— Work required —
Go through the following data and transcribe exactly the stretch of lines from the one holding "[researcher-annotated camera trap]" to the one holding "label granularity: sequence-level", both included.

— Exercise data —
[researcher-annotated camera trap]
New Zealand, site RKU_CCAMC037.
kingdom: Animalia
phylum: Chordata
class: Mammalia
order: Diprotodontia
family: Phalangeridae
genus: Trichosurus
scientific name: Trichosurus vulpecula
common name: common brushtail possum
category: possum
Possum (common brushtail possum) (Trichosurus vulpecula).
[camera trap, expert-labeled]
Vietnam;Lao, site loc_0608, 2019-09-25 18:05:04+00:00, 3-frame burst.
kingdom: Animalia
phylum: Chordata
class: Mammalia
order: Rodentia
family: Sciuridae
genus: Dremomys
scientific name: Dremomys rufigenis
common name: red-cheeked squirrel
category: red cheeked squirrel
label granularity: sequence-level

---

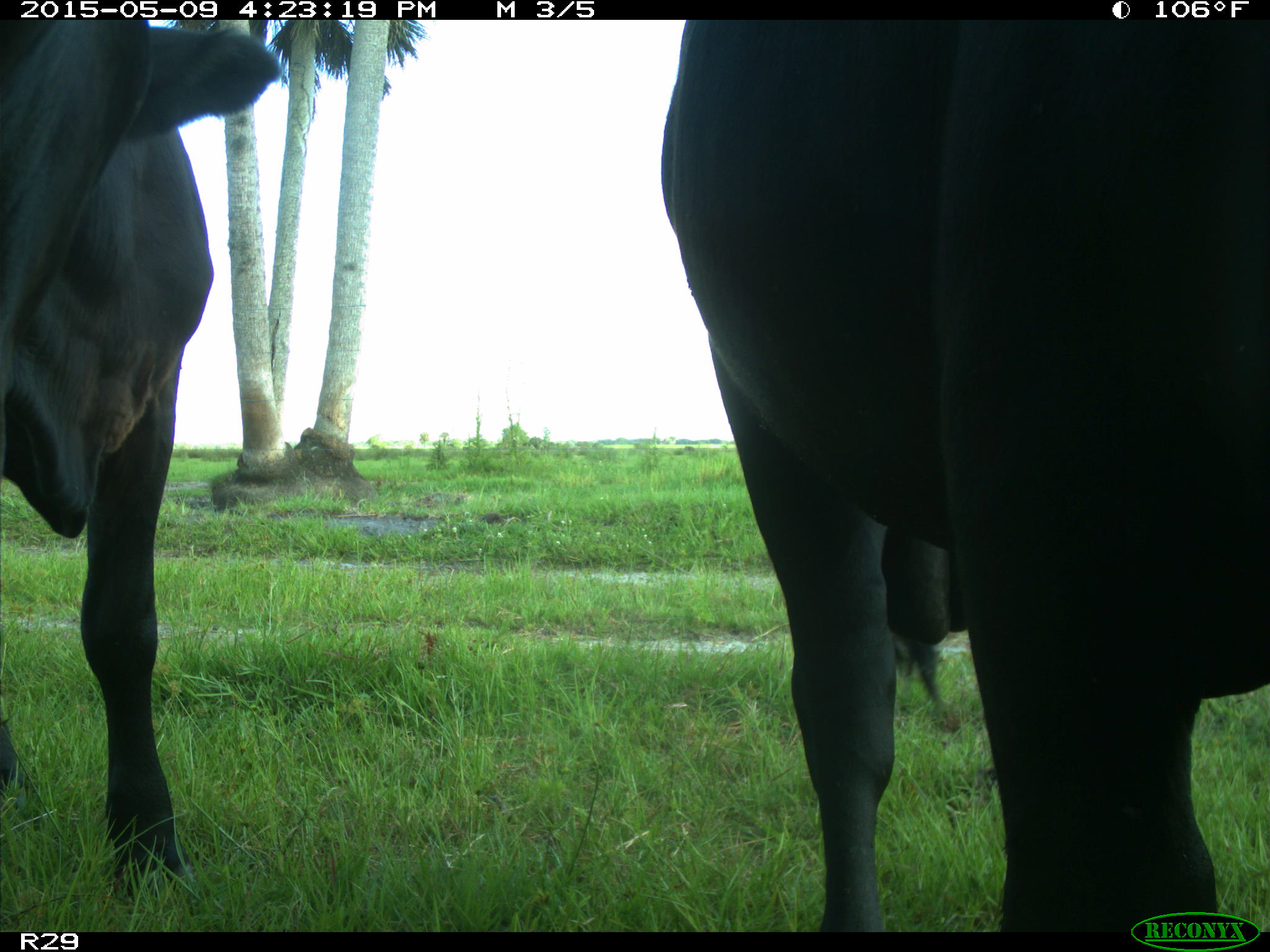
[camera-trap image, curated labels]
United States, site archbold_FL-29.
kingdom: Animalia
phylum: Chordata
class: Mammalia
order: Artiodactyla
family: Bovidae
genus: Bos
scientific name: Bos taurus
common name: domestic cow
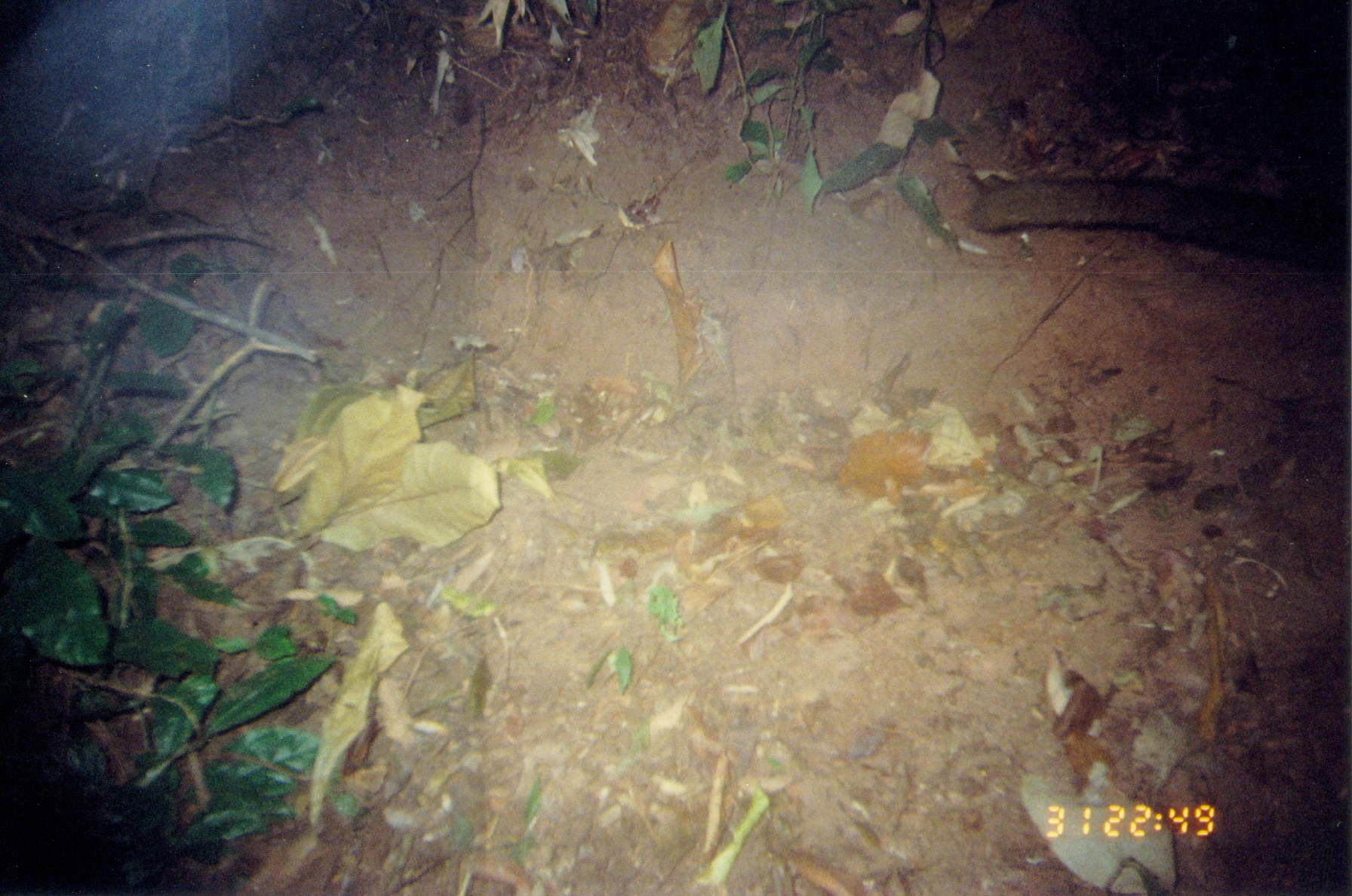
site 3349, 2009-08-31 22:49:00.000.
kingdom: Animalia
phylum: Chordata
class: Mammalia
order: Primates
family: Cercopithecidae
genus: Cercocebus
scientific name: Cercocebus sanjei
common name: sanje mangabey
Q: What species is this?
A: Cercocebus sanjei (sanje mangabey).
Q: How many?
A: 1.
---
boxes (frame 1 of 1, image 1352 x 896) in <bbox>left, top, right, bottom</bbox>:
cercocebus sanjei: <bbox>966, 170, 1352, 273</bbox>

...

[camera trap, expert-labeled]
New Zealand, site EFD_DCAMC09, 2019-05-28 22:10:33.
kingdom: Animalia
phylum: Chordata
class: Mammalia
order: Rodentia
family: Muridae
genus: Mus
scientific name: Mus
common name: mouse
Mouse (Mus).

— Task output —
[researcher-annotated camera trap]
New Zealand, site RKU_CCAMC037.
kingdom: Animalia
phylum: Chordata
class: Mammalia
order: Diprotodontia
family: Phalangeridae
genus: Trichosurus
scientific name: Trichosurus vulpecula
common name: common brushtail possum
category: possum
Possum (common brushtail possum) (Trichosurus vulpecula).
[camera trap, expert-labeled]
Vietnam;Lao, site loc_0608, 2019-09-25 18:05:04+00:00, 3-frame burst.
kingdom: Animalia
phylum: Chordata
class: Mammalia
order: Rodentia
family: Sciuridae
genus: Dremomys
scientific name: Dremomys rufigenis
common name: red-cheeked squirrel
category: red cheeked squirrel
label granularity: sequence-level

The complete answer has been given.